Na linguagem da física quântica, poderíamos dizer que o Grande Arquiteto do Universo representa o campo unificado de energia e consciência do qual todas as partículas, seres e galáxias são manifestações temporárias. Como a partícula e a onda coexistem no mesmo quantum, o homem e o divino coexistem na mesma trama energética do cosmos. A intuição mística do místico se encontra, portanto, com a formulação científica do físico: ambos buscam o Uno no múltiplo, a harmonia no caos, a ordem na incerteza.

O maçom moderno deve compreender que ciência e espiritualidade não se opõem, mas se complementam. Einstein dizia que "a ciência sem religião é manca, e a religião sem ciência é cega". Assim também é o maçom que não equilibra razão e fé: ou se torna fanático, ou se torna cético árido. A síntese superior é a do sábio, que compreende o Universo como templo e a razão como instrumento de adoração.

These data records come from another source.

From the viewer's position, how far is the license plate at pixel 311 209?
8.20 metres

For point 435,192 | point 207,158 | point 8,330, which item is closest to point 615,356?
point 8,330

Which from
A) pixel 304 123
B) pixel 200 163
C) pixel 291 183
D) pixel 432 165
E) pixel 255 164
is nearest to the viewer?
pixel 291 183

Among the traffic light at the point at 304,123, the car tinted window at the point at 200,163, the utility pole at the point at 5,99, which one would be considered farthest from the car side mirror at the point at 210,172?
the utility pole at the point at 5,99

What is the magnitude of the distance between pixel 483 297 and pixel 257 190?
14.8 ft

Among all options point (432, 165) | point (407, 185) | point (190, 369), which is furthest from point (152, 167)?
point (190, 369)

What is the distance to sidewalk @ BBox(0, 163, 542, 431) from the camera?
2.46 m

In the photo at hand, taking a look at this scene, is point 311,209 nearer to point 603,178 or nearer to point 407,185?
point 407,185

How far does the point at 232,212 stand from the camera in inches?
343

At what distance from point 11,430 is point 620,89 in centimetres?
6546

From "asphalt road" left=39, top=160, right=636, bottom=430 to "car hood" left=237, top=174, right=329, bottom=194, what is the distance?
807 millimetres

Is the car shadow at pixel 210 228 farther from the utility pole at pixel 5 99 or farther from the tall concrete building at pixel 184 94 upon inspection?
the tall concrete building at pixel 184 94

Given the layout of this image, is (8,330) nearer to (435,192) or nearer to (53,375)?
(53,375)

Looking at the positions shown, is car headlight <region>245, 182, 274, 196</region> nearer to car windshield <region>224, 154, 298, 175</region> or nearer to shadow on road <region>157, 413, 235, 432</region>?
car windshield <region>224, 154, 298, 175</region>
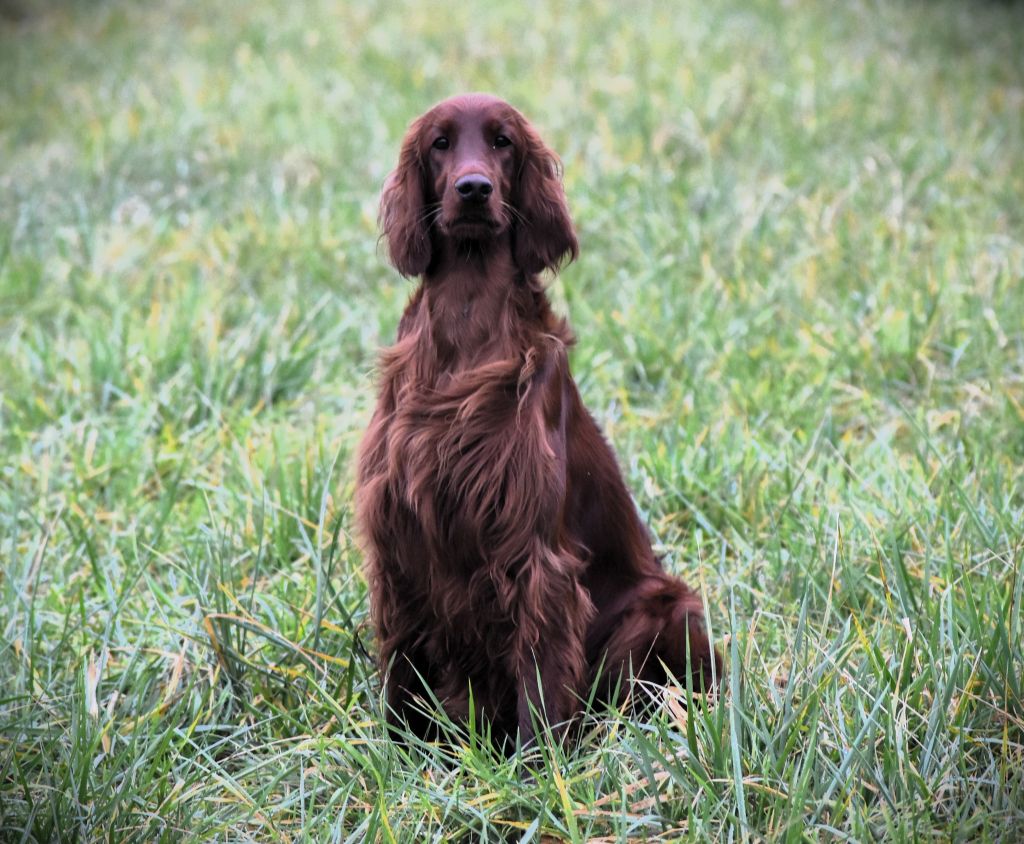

A Ética do Livre-pensamento

O maçom é convidado a pensar por si mesmo. Essa liberdade intelectual, contudo, exige disciplina moral e responsabilidade. Kant, em seu famoso ensaio "Resposta à pergunta: O que é o Iluminismo?", define a maioridade como "a saída do homem de sua menoridade, da qual ele é o próprio culpado". Essa menoridade é a incapacidade de usar o entendimento sem a direção de outro. Na iniciação maçônica, o neófito é conduzido por um guia, símbolo da dependência intelectual e espiritual. Ao receber a Luz, ele é chamado a caminhar com os próprios pés, guiado pela própria consciência, apropriando-se de sua autonomia.

Entretanto, muitos permanecem na minoridade mesmo após anos de Loja. Ser iniciado não é o mesmo que ser iluminado. A iniciação é interior, ocorre depois da cerimônia de iniciação do primeiro grau, na mente e no coração. Exige estudo, reflexão e trabalho sobre si mesmo. O Avental é o símbolo dessa labuta: é o uniforme do operário que trabalha incessantemente na edificação de seu templo moral.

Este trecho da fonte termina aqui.